**Work task A:**
In the article on Mourinho and Villas-Boas, why does Mourinho decline to discuss his relationship with Villas-Boas? Answer in one to three sentences.
**Work task B:**
Answer these questions from the article on Mourinho and Villas-Boas:
(i) Whom did Villas-Boas claim as his mentor?
(ii) What did Villas-Boas say he would not lose over no longer being close to Mourinho?
(iii) According to Mourinho, what does he do when people invite him?
**Work task C:**
Pick up the article on Mourinho and Villas-Boas where it stops, and continue it.

**Passage shown:**
>>>>>
Whatever it is that Villas-Boas has done to upset Mourinho – won the treble at Porto, taken the Chelsea job, claimed Sir Bobby Robson as his mentor, worn better suits, grown better stubble – it has really got his old boss’s goat.

A day earlier, Villas-Boas had been open about the fact that he and Mourinho, whose inner circle he once belonged to, are no longer on speaking terms. “We had a great personal and professional relationship before, but we don’t have that now,” Villas-Boas said, and then the sting. “I won’t lose any sleep over that.”

If anything sounded like the prelude to a Mourinho feud then it was that. But when it was put to the Chelsea manager, he would not engage. “I’m not keen to discuss relationships with the media,” Mourinho said. “It’s a personal thing, and I’m not here to discuss that. I don’t care about what he says. I’m not here to comment on what he says. I’m not interested.”

Had he been a mentor to Villas-Boas? “I have no idea. Ask him, not me. It’s not my problem. I had so many assistants in my career, I was always an open book to all of them.” Would he share a glass of red from the home country afterwards? “When people invite me, I always go. I never refuse. I never refused in the Premier League when an opposition manager invited me.”
<<<<<
**Supplied records:**
>>>>>
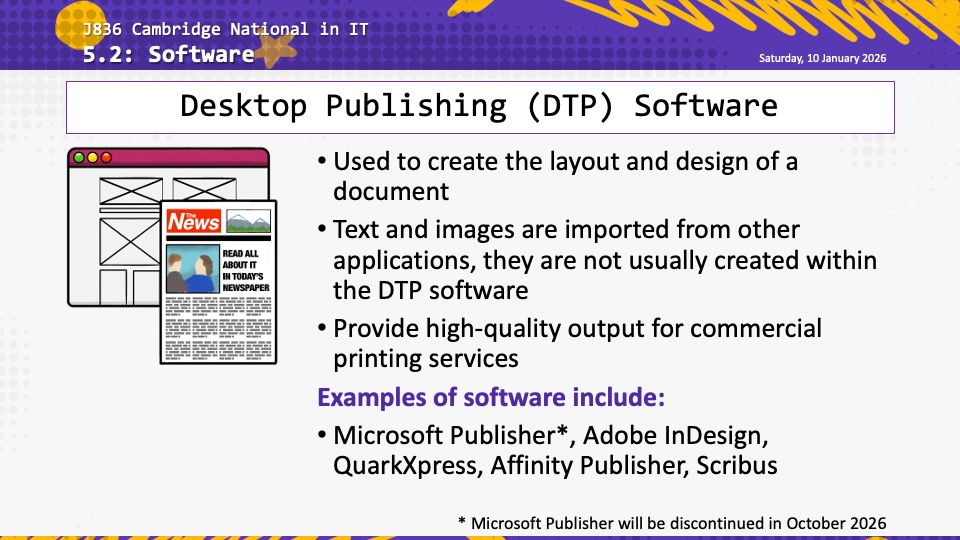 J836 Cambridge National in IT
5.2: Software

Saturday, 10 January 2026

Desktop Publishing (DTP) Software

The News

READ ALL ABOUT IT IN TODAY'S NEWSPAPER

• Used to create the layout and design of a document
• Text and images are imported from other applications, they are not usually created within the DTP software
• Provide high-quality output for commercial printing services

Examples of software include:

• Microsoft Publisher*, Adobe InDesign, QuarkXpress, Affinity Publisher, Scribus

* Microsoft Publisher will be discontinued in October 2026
<<<<<
**Exercise answer A:**
Mourinho says he is not keen to discuss relationships with the media because it is a personal matter. He adds that he does not care about what Villas-Boas says and is not interested in commenting on it.

**Exercise answer B:**
(i) Sir Bobby Robson.
(ii) Any sleep.
(iii) He always goes and never refuses.

**Exercise answer C:**
And then, eventually, when the questions did not cease. “It’s enough, enough, enough. I’m not a kid to discuss these kinds of things with the media.” In fact the only time he changed his tune was when he was asked a clunky question by a foreign journalist as to whether the “spirit” of the late Bobby Robson would be at today’s game. “Why? Where has he worked with Andre?” Mourinho replied. “I don’t understand.”

Of course, Villas-Boas never worked with Robson in the same way that Mourinho did but the Spurs manager was effectively a protégé of the Englishman. He grew up in the same apartment block in Oporto where Robson lived and was later put forward for a place on the Lilleshall coaching scheme by the older man.

Later, when he was asked a broader question about his own public profile, Mourinho dropped one of those big hints to his thinking about Villas-Boas. “I would say 90 per cent of the people who speak about me don’t know me. The credibility I give to them, and that others should give, must be the minimum. The people who really know me, their opinion is respectful.

“If they shoot for a positive or a negative way, they should make it public. I have my doubts. If you ask me about some other managers, the ones I don’t know, I have no credibility to speak about. The ones I know, if I like them and have positive things to say, I say with happiness. If I have some reason that I don’t like, that I have something against them, I prefer not to say. It’s a question of personality.”

In other words, Mourinho’s approach to Villas-Boas is that if he cannot find anything nice to say then he will not say anything at all. The two of them are likely to put on a show of cordiality when they meet on the touchline before kick-off today, simply because doing anything else would just not be cool. In fact, it would be perceived as a weakness.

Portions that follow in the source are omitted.